= STATED EXERCISE =
Lay out the lines from the line with "How far are the" through the line with "57.5 inches" as a Markdown table. Use the columns Row and Line, and skip blank lines.

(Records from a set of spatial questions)
____________
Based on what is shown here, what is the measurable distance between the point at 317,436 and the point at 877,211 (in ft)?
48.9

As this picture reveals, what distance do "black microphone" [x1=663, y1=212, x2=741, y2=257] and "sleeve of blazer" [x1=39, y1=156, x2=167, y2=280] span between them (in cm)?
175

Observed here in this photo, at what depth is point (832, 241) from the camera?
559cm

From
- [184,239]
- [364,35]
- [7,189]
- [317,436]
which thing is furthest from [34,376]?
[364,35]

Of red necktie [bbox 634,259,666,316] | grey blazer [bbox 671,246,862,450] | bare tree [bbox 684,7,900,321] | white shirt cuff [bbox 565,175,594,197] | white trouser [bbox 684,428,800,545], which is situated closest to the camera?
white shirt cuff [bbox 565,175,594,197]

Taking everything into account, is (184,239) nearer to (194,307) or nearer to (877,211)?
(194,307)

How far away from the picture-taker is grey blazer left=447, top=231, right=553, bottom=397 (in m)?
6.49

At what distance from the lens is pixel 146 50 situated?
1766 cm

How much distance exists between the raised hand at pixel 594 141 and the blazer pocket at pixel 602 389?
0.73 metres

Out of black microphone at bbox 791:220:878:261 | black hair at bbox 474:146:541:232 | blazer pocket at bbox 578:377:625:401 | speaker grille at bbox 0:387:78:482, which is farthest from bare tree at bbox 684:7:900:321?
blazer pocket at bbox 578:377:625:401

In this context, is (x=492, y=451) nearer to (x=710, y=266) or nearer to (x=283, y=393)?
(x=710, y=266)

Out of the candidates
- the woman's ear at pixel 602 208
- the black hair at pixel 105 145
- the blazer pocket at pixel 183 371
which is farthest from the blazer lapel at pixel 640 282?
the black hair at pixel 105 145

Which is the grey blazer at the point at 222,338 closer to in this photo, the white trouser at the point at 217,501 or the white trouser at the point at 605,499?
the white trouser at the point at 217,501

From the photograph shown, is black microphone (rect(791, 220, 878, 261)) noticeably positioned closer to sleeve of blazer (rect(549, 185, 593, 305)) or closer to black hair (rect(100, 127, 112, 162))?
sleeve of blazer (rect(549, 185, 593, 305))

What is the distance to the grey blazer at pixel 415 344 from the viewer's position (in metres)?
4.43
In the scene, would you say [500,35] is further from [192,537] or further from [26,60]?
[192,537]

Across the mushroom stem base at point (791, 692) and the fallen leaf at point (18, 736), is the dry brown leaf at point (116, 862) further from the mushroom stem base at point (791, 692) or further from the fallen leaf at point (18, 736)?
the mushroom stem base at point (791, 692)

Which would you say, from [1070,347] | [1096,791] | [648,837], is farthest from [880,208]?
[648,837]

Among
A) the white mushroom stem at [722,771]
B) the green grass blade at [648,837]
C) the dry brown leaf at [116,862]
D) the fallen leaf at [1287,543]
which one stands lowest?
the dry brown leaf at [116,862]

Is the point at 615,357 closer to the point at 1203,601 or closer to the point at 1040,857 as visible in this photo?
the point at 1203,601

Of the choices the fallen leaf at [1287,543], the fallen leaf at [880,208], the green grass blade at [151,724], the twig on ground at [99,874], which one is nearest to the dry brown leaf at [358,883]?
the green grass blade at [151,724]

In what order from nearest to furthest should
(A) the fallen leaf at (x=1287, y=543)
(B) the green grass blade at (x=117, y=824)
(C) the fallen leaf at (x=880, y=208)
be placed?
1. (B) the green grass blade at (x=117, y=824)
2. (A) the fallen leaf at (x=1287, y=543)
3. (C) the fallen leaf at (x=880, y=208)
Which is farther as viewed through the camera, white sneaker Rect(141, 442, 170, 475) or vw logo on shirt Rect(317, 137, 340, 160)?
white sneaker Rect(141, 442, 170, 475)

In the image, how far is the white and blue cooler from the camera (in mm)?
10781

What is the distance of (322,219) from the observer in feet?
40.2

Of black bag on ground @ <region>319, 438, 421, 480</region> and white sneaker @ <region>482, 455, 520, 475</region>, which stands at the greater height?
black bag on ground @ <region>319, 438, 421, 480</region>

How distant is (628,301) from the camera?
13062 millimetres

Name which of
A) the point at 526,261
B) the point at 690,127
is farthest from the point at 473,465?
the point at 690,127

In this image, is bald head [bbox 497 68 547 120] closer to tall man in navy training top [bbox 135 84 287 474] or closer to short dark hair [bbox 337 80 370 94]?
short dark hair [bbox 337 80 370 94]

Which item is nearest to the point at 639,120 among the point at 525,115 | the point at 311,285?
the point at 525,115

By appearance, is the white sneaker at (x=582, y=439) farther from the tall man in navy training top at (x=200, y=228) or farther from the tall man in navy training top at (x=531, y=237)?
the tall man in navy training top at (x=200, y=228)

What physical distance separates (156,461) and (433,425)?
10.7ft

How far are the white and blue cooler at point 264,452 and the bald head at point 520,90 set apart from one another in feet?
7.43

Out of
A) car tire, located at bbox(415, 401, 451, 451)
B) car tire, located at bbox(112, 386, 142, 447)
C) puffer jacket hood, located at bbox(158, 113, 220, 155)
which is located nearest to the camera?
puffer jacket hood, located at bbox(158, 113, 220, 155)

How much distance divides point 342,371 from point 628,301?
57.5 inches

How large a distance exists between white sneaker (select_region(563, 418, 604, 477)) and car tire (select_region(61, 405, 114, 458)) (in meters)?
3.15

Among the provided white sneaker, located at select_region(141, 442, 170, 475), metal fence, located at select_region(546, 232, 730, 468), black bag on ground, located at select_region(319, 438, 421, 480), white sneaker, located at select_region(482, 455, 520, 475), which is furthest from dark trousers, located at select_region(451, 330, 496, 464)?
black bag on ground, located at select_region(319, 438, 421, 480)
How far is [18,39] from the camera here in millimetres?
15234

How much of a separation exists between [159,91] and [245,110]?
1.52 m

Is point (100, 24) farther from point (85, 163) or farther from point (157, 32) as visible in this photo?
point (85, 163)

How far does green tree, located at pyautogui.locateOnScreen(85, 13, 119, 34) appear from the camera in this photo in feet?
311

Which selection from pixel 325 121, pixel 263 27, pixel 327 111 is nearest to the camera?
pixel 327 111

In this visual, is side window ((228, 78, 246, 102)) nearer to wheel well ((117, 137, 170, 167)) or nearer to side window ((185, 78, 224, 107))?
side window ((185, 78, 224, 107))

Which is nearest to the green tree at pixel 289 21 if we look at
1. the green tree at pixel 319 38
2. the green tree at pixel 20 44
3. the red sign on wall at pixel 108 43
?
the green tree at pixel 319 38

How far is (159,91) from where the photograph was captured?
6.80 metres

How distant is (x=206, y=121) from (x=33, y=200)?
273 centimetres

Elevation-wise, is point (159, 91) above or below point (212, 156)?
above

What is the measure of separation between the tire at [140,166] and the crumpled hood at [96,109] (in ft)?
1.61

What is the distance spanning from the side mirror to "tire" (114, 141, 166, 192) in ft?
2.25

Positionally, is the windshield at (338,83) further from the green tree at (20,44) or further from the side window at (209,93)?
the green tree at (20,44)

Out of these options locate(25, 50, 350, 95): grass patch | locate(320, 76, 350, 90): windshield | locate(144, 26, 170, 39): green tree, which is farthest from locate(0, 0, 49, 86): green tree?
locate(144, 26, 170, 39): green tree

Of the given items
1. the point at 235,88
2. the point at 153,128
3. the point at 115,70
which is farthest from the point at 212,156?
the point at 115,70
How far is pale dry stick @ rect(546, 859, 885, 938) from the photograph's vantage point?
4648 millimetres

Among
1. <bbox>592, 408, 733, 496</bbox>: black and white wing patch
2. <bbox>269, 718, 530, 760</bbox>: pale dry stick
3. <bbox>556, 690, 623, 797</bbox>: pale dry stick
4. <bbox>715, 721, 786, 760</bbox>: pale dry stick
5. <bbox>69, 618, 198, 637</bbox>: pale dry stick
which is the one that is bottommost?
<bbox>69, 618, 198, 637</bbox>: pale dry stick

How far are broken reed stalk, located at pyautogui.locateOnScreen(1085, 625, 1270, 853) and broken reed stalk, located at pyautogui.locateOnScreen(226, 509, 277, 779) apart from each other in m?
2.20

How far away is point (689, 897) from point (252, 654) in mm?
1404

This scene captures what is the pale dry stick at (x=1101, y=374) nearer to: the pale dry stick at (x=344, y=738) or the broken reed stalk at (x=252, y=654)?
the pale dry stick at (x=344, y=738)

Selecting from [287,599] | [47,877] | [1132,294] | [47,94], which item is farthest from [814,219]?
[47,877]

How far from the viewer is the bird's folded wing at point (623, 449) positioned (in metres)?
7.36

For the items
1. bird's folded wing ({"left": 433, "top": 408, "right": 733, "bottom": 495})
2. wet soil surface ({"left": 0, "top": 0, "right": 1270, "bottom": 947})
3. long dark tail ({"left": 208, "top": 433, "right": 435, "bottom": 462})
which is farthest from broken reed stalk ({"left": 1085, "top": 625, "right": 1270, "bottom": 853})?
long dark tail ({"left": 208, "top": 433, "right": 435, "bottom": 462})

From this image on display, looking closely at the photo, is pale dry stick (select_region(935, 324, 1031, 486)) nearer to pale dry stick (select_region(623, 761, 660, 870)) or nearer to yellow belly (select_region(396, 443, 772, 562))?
____________
= FINISHED TASK =
| Row | Line |
|---|---|
| 1 | How far are the white and blue cooler at point 264,452 and the bald head at point 520,90 set apart from one another in feet? |
| 2 | 7.43 |
| 3 | Out of |
| 4 | A) car tire, located at bbox(415, 401, 451, 451) |
| 5 | B) car tire, located at bbox(112, 386, 142, 447) |
| 6 | C) puffer jacket hood, located at bbox(158, 113, 220, 155) |
| 7 | which is located nearest to the camera? |
| 8 | puffer jacket hood, located at bbox(158, 113, 220, 155) |
| 9 | How much distance divides point 342,371 from point 628,301? |
| 10 | 57.5 inches |